• Requirement 1: Collect every line in the listing that contains the string "situated", matching case exactly.

• Text extract:
◇ ◇ ◇

Freed from the Ice: The Last Entry of the Logbook of the Whaler Swan
The whaling ships Swan and Isabella in the arctic, with polar bears and seals by John Ward of Hull (1798-1849)
Regular listeners will know that over the past few months we have been reading extracts from the logbook of the whaler Swan of Hull at the start of each episode (with the exception of the Iconic Ships and Great Sea Fights special series). The Swan became trapped in the ice off the west coast of Greenland in the autumn of 1836.
These readings come from a transcription of the logbook held in the archives of the Caird Library In the National Maritime Museum in London. – the transcription has been made especially for this podcast – you are the first people ever to hear these words read aloud. This podcast episode is, itself, a little piece of maritime history.
The episode presents the final entries in her log, in April 1837. Little is known about what happened next but it is clear from the log that they had very little time left. She was discovered by a fleet of whaleships. Ten sailors were put on board her to navigate her home, along with fresh provisions. From her original complement of between fifty and sixty men—including some men of a wrecked ship whom she had taken onboard in the previous summer—only seventeen men were alive when she reached Lerwick. She finally made it back to hull in July 1837, long after she had been given up for lost.
- View The Transcription
From the Society for Nautical Research, in partnership with Lloyd’s Register Foundation, I’m Sam Willis and this is the Mariner’s Mirror Podcast, the world’s number one podcast dedicated to all of maritime history.
Today’s episode is a dedicated episode to the last entry of the logbook of the whaler, The Swan, of Hull. Those of you who are regular listeners will know that we have been reading extracts from her logbook at the start of each episode, just with the exception of the iconic ships’ episodes, and the great sea fights series. These readings come from a transcription of the logbook held in the archives of the Caird Library at the National Maritime Museum in London. The transcription was made especially for this podcast. And so, you the listeners were the first ever to hear these words read aloud; that makes this podcast itself a little piece of maritime history. We began her story in October, on exactly the same day that she became stuck in the ice off the west coast of Greenland in 1836. And we have followed it through to now – to the middle of April, which is when her logbook ends. The last we heard they had just recovered their crew members from their failed attempt to secure help from land. Daniel Knight, one of the few men who survived the attempt to reach land, is seriously injured. It’s been a truly terrible week, and they are being teased by ice breaking all around them though their ship is still beset, and scurvy is now killing the crew fast.

◇ ◇ ◇

• Requirement 2: Carry on the piece about the last logbook entry of the whaler Swan from the point where it stops.

◇ ◇ ◇

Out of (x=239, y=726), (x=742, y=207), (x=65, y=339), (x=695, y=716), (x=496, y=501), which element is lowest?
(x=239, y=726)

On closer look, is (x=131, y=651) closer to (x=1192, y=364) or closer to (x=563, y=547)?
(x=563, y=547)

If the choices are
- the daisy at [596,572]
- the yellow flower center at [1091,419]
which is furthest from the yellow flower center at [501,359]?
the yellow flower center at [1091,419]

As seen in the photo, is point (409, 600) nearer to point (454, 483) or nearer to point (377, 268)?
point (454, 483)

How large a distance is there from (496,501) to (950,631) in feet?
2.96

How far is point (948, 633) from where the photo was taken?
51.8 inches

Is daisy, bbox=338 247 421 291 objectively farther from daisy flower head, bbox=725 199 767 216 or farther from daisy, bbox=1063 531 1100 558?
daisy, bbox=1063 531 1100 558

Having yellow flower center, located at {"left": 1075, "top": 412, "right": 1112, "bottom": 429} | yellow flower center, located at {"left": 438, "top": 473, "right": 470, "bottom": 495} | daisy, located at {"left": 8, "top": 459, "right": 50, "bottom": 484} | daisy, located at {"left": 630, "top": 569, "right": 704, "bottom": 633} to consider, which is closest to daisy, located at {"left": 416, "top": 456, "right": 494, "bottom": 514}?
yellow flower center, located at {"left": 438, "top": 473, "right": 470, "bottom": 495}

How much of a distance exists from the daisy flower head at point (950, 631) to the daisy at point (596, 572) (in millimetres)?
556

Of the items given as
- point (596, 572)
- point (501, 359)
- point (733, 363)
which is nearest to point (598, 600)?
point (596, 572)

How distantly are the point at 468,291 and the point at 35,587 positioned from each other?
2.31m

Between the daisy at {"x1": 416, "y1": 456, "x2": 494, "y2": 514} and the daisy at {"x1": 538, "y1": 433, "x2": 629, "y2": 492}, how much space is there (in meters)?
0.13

◇ ◇ ◇

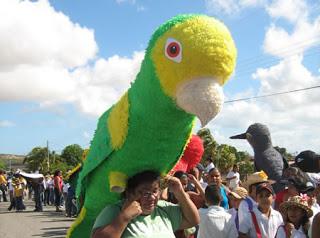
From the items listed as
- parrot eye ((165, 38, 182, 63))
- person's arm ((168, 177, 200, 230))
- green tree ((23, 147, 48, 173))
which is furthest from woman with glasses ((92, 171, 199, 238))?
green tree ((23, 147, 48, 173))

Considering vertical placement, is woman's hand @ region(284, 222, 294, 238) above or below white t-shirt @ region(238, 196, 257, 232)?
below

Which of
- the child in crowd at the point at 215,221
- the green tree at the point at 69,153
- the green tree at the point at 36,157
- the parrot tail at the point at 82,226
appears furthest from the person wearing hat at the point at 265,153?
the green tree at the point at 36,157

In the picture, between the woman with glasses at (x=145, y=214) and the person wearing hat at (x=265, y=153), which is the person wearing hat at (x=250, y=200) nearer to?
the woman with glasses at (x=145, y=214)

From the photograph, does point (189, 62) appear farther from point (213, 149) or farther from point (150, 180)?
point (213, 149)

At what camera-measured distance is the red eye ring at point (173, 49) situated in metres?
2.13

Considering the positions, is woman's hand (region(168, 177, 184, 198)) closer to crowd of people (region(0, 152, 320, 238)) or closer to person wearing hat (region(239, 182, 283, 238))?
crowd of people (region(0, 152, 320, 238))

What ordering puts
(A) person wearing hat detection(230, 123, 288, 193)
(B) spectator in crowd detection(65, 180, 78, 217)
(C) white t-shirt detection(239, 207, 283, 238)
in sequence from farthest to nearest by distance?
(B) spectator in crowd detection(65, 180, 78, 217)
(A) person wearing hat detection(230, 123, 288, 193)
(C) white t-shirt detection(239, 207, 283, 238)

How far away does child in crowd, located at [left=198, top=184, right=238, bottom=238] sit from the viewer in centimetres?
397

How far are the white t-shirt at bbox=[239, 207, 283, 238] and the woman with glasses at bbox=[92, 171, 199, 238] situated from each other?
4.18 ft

◇ ◇ ◇

• Written answer 1:
At what camera-measured distance is the red eye ring at point (173, 49) situated in metres?
How far are the white t-shirt at bbox=[239, 207, 283, 238] and the woman with glasses at bbox=[92, 171, 199, 238] situated from each other?

• Written answer 2:
Wednesday 12th of April. First part of this day commences with strong breezes. The ship drifting past another berg within five minutes’ walk of us. Latter part light winds the waves of water being skimmed over with bay ice. The thermometer ten below zero. Daniel Knight’s leg amputated this morning.
Thursday 13th of April. Light winds and clear weather the ship being quite stationary. Middle and latter part light breezes ship driving north. Our situation and prospects compel us to diminish our weekly allowance of bread to half a pound, yet so blind with some of our men to their own interest that this prudent measure was regarded by them with dissatisfaction and they had that stupidity and un-thoughtfulness to ask for more. Daniel Knight, whose leg was amputated yesterday morning, is doing well but the chance of saving the other is very little – the inflammation extending itself very fast. Latitude by observation 70 degrees by 12 north.
Sunday 17th of April. Strong breezes and fine clear weather. The ship drifting off to the westward. A great lane of water has broken out south of us but the ice in which we are froze up is quite stationary. Latitude by observation 70 degrees by 13 north.
Tuesday 18th of April. Light breezes and fine clear weather. A 270-gallon shake cut up this day for fuel. A few minutes before 12 this night Lawrence Duncan, Shetlander, expired having lingered a long time in a complete state of debility. Latitude by observations 70 degrees by 12 north.
Wednesday the 19th of April. Light breezes and fine clear weather. A 260-gallon shake, number 41, cut up for fuel. Average of thermometer twenty degrees. At 8am Daniel Knight’s remaining leg was amputated there being no chance of saving any part of the foot. This afternoon James Jameson, Shetlander, died in the last stage of scurvy. Thermometer twenty-six.
Thursday 28th of April. Light winds in fine warm weather. At noon called all hands and interred our poor shipmates. Middle and latter parts fine weather. The carpenter employed in making a jib boom. A 260-gallon shake cut up for fuel.
Friday the 21st of April. Light winds fine weather. The ship driving north very slowly. This afternoon Robert Brady, Seaman, died of scurvy and such was the filthy state of his bedclothes that they were thrown overboard.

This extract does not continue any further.